The Serpenteens’ Live at The Blue Room
June 10 @ 8:00 pm - 12:00 am$10 – $13
The Serpenteens’ Live at The Blue Room in Nashville on June 10, 2022. Show: 8:00pm. This is an 18+ event.
Tickets: $10 advanced / $13 day of show.
Please note that all ticket sales will be available at will-call the night of the show. Please be prepared with your email ticket confirmation, your name, and some form of identification to show the door person.
*All ticket sales are final. No refunds or exchanges will be permitted*
There’s a restless energy on The Serpenteens’ debut album, Revolution. Perhaps, it’s that the songs were conceived in the height of the 2020 COVID-19 shutdown. Or, maybe it’s that Tracy Jean and Marco Argiro embody that wonderful, wandering punk attitude. The safe bet’s on the latter.
Marco Argiro has been a recognized name in music scenes both foreign and domestic for years. With British band The Killing Floor and American band Marco With Love, Argiro has opened for acts like Twenty One Pilots, Courtney Barnett, Fitz and The Tantrums and Marky Ramone.
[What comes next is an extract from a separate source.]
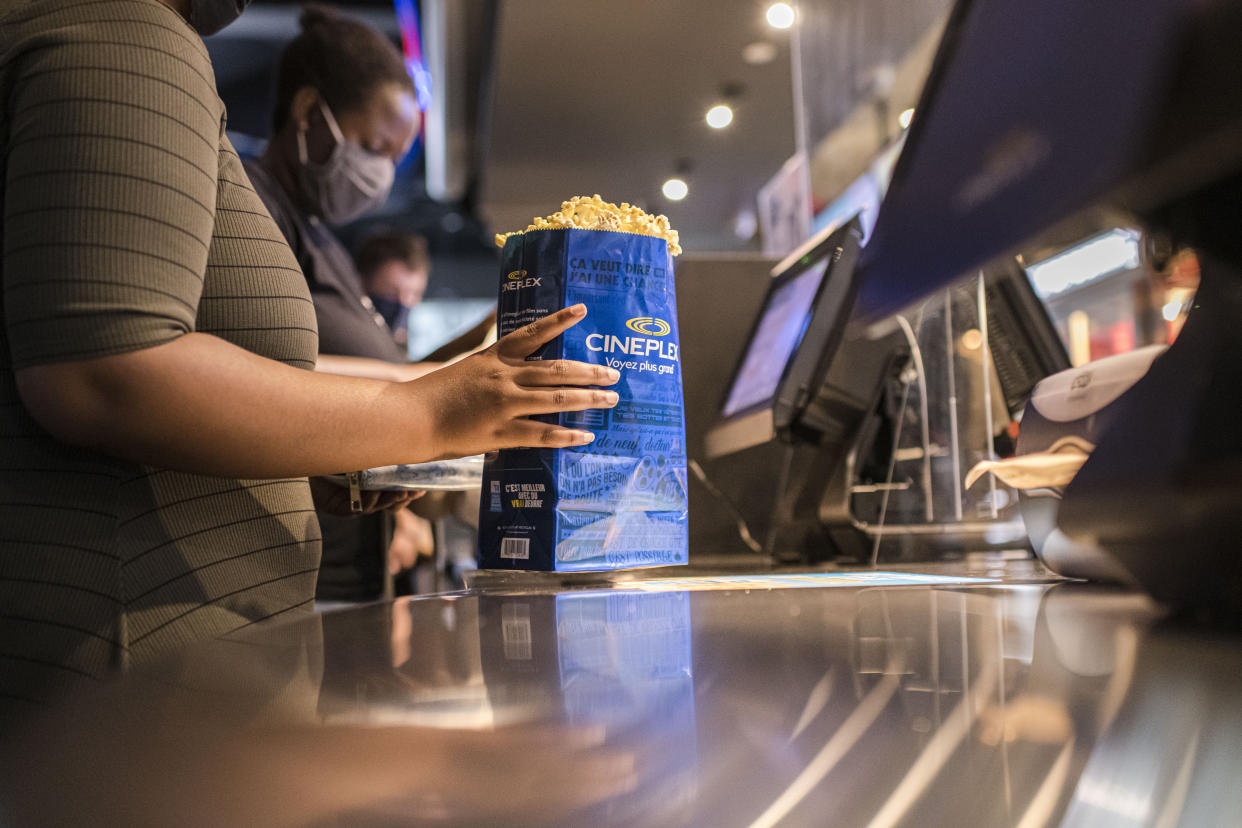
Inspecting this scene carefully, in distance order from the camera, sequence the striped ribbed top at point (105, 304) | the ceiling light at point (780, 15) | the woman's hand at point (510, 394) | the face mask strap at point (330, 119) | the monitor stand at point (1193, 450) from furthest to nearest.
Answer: the ceiling light at point (780, 15) < the face mask strap at point (330, 119) < the woman's hand at point (510, 394) < the striped ribbed top at point (105, 304) < the monitor stand at point (1193, 450)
His music has been featured in projects by Ford, MTV, and A&E. Yet for all of the reasons Argiro could have a big head, you don’t hear that in the music on Revolution. Not only a drummer, Tracy Jean brings a plethora of life and experience into The Serpenteens. Tracy truly embodies living as an artist, with skills in songwriting, visual art, sculpting, puppeteering, and more. Between the two of them, Argiro and Tracy Jean have led many lives. And all of that experience is rolled up into the songs on Revolution.
Together, Marco and Tracy are searching for the dark heart of rock and roll. The resolve of their pursuit pours out of every note of this fantastic debut record. Though the duo just started writing together within the past two years, their sound is already fully formed and functional. From the opening notes of “Corpse Pose,” it’s clear that The Serpenteens are chasing a colossal, almost symphonic sound. Octave fuzz, cowbell, and thumping floor toms introduce listeners to the band’s haunting tones. Though there’s a darkness imbued into the songs, the energy is nothing but infectious. It’s an onslaught of raucous joy.
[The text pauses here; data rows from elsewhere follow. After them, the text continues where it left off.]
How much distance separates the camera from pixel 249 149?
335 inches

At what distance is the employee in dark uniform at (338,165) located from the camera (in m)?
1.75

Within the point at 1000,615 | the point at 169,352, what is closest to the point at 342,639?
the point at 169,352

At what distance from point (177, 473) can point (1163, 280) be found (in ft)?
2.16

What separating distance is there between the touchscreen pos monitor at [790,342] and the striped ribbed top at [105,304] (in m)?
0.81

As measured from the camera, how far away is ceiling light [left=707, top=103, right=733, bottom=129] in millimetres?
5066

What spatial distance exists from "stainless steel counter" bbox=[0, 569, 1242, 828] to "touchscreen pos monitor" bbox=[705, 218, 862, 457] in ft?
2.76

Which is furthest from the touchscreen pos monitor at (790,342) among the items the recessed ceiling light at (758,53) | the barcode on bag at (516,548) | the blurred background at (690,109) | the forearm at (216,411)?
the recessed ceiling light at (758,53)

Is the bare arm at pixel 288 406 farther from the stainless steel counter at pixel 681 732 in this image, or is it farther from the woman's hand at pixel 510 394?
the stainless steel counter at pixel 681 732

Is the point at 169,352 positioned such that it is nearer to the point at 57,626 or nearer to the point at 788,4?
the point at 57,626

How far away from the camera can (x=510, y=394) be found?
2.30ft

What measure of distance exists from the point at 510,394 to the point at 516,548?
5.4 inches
The band chose to leave their Nashville home to make Revolution in the humid air of Miami, FL. On the first single, “Strut,” you can hear that swampy Florida weather in Argiro’s guitar. As the chords dive and swagger around Tracy Jean’s steady, looming groove, the band invites us to turn the “walk of shame” into a “stride of pride.” Again, it’s that fine line between moody and ecstatic that The Serpenteens walk so well. The song ultimately crescendos into an upbeat, cymbal bashing jam. From tame shuffle to unruly outro, Tracy Jean and Marco know how to make a cinematic rock and roll experience out of some chords and toms. It doesn’t get more punk than that.
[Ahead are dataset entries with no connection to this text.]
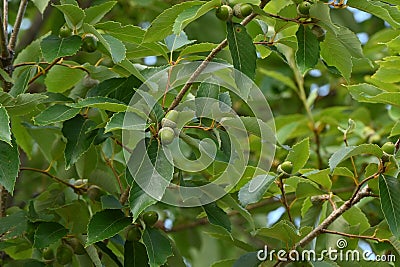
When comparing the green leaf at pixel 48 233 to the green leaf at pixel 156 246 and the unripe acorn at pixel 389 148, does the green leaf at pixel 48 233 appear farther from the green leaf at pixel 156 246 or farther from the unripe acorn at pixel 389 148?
the unripe acorn at pixel 389 148

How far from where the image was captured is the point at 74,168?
1.80 metres

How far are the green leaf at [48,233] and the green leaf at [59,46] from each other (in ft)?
1.11

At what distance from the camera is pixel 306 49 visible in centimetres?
141

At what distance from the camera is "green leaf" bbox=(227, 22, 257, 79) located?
4.37 ft

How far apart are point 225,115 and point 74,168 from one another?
0.56 m

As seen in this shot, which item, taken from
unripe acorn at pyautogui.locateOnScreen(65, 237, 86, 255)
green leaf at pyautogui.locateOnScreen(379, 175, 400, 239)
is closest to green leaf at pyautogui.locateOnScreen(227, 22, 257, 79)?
green leaf at pyautogui.locateOnScreen(379, 175, 400, 239)

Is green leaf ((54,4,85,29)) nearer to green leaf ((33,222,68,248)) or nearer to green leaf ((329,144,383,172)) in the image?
green leaf ((33,222,68,248))

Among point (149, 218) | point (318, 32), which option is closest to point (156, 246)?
point (149, 218)

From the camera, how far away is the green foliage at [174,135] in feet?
4.30

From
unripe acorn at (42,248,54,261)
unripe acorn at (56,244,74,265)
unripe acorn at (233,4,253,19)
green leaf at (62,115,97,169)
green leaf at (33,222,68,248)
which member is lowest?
unripe acorn at (42,248,54,261)

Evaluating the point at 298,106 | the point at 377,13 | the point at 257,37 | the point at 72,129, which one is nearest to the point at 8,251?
the point at 72,129

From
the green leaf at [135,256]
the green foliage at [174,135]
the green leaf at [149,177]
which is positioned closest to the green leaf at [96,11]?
the green foliage at [174,135]

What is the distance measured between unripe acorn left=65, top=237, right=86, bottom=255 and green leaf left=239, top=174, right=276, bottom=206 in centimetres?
37

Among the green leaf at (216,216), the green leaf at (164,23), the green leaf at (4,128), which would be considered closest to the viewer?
the green leaf at (4,128)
Athletes talk about love of the game. On Revolution, you’ll hear what happens when two musicians who truly love rock and roll get together to make a record. When thinking about the message they wanted to send on this record, the band says, “We believe that the current revolution is an ongoing revolution… and is not only a social, political, and cultural revolution but most importantly a revolution of the mind and choosing to live within love consciousness.” The Serpenteens are giving us a front row seat to that cultural shift. With every snare cracked and string broken, Tracy Jean and Marco Argiro are hoping for a true connection with their audience. If that’s not the dark heart of rock, then what is?